Extracted data section start

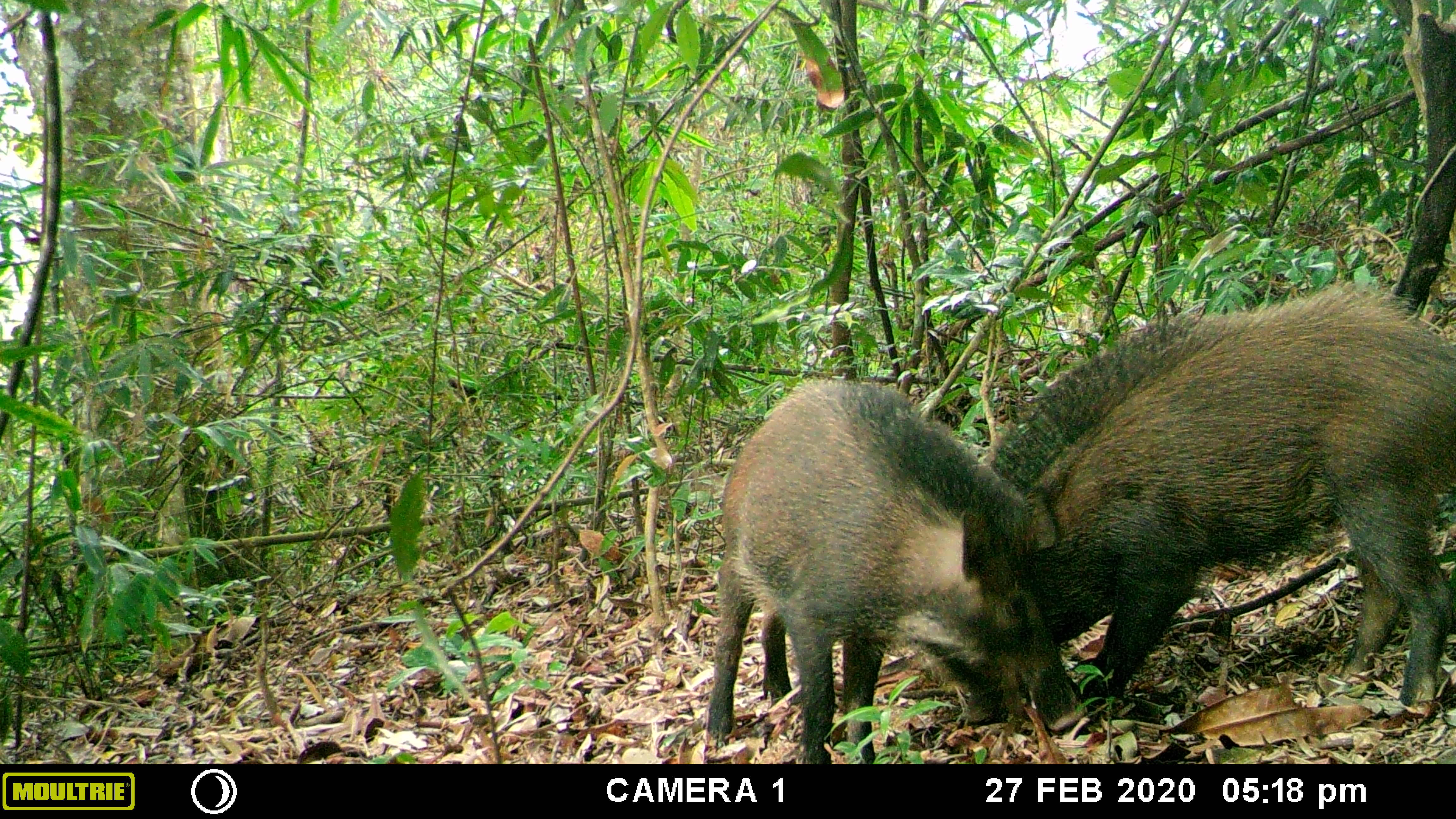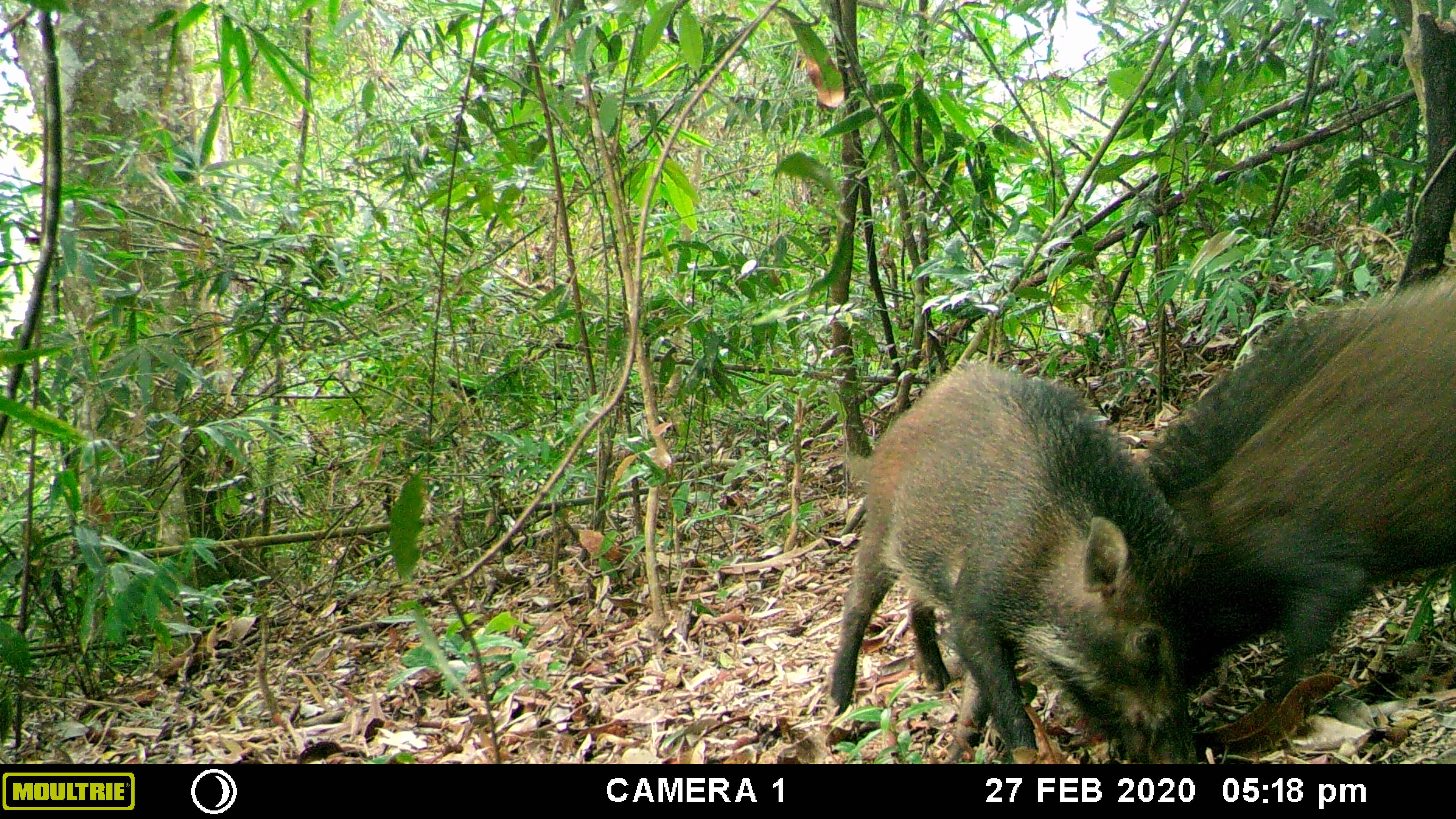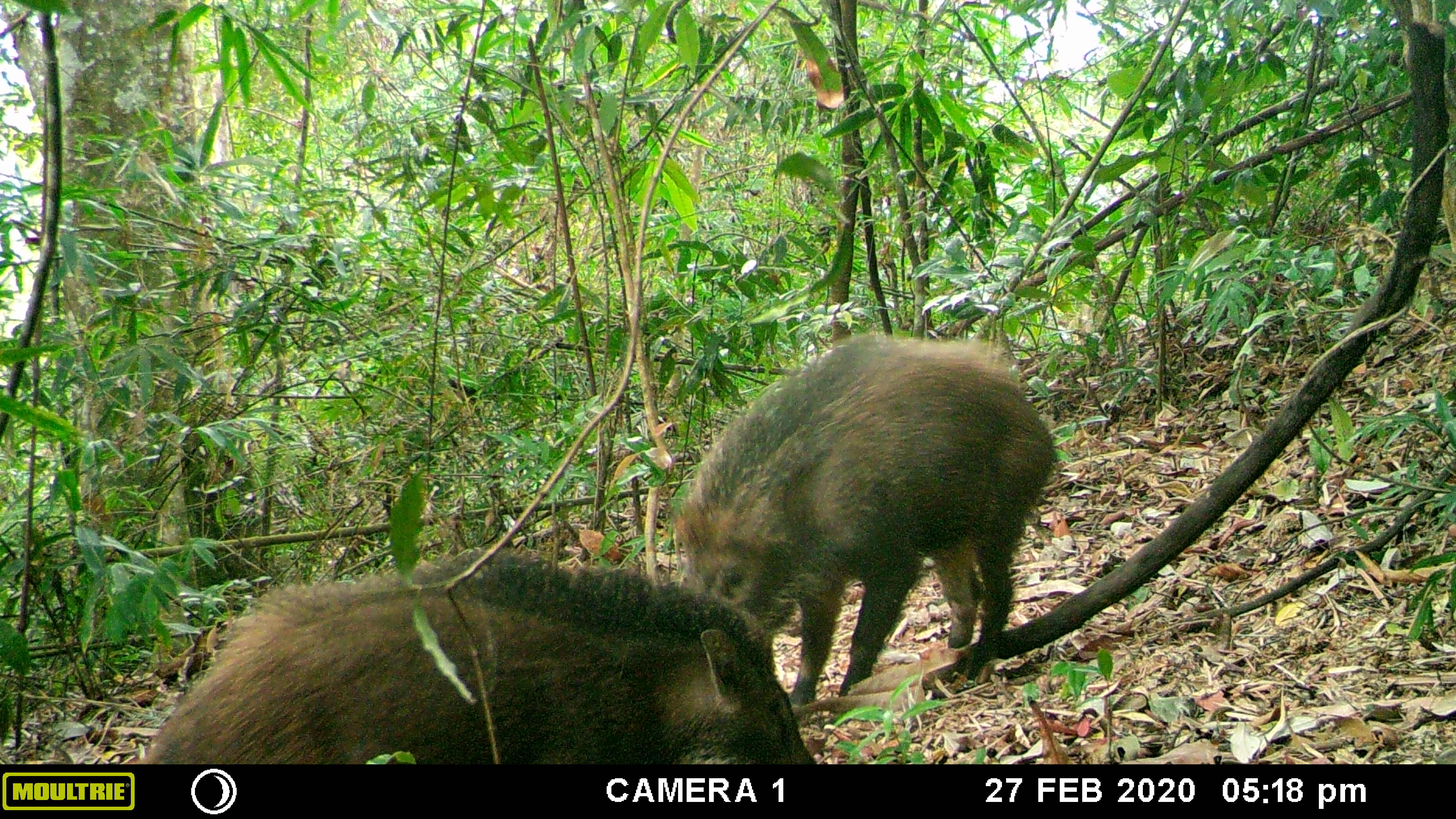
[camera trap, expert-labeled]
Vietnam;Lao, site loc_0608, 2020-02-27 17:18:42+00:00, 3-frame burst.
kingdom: Animalia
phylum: Chordata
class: Mammalia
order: Artiodactyla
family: Suidae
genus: Sus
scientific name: Sus scrofa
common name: eurasian wild pig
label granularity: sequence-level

Extracted data section end

The entries are to be written out again exactly, without their pictures.

[camera trap, expert-labeled]
Vietnam;Lao, site loc_0608, 2020-02-27 17:18:42+00:00, 3-frame burst.
kingdom: Animalia
phylum: Chordata
class: Mammalia
order: Artiodactyla
family: Suidae
genus: Sus
scientific name: Sus scrofa
common name: eurasian wild pig
label granularity: sequence-level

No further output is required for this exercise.